Clean Eating Potato Salad
This potato salad made a great side for a Labor Day get together. I had a good amount of potatoes around from the weekly farm share and wasn’t sure what I was going to do with all of them. I enjoy potato salad and have great memories of the versions made by my grandmothers. Even I had a great recipe that included sour cream and bread and butter pickles, but wanted to try and clean it up some and still enjoy it.
My biggest worry with taking a new twist on an old favorite is disappointing the crowd because a familiar dish doesn’t taste as they expected. I happened upon a German potato salad recipe that looked clean and sounded pretty intriguing, so I went with it.
My farm share potatoes still had a film of earth, since they were fresh out of the ground. They weren’t Yukon potatoes and when I washed them I realized that the potatoes I did were purple potatoes! I did my best not to overcook them since I wasn’t sure how firm they would stay. Keep on top of your potatoes when they’re boiling and poke them with a fork until you get the right amount of resistance. Also, this potato salad called for sliced potatoes versus cubed potatoes I had always done before.
I tasted the potato salad while it was warm – which is the recommended serving temperature – and it is really good! Since there isn’t any mayonnaise, refrigeration isn’t as critical.
Hope everyone loves it!
Ingredients
- 2 pounds boiled potatoes (Look for waxy potatoes for salad like Yukon Gold potatoes. Mealy potatoes may break while cooking.)

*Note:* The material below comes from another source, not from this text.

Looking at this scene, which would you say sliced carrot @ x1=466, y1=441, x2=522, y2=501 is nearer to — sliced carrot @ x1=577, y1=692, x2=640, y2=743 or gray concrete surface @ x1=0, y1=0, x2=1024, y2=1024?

- 5-6 oz hot, strong beef broth
- 1 tbsp mild Dijon mustard
- 1 medium onion, finely chopped
- 2-3 tbsp white wine vinegar
- 1-2 tbsp sunflower or canola oil
- 1/2 teaspoon salt
- fresh grounded pepper
- fresh herbs to garnish: e.g. parsley
Instructions
- Boil potatoes in the skins, until just tender. (The cooking time depends on the size of the potatoes. To save time you canĀ pressure cooker)
- Rinse the boiled potatoes in cold water and allow to cool down slightly.
- Mix vinegar, mustard and hot broth in a bowl.
- When potatoes have cooled down a bit, remove the skins and slice them into a bowl. (Tip: A box grater can be used for extra thin slices.)
- Add onions, pepper & salt to potato slices and toss slightly.
- Pour warm liquid mixture over potatoes a tablespoon or two at a time and stir carefully to combine. Wait until potatoes have soaked up the liquid before adding additional fluid.
- Add oil and mix gently.
Garnish with fresh herbs like parsley, if desired.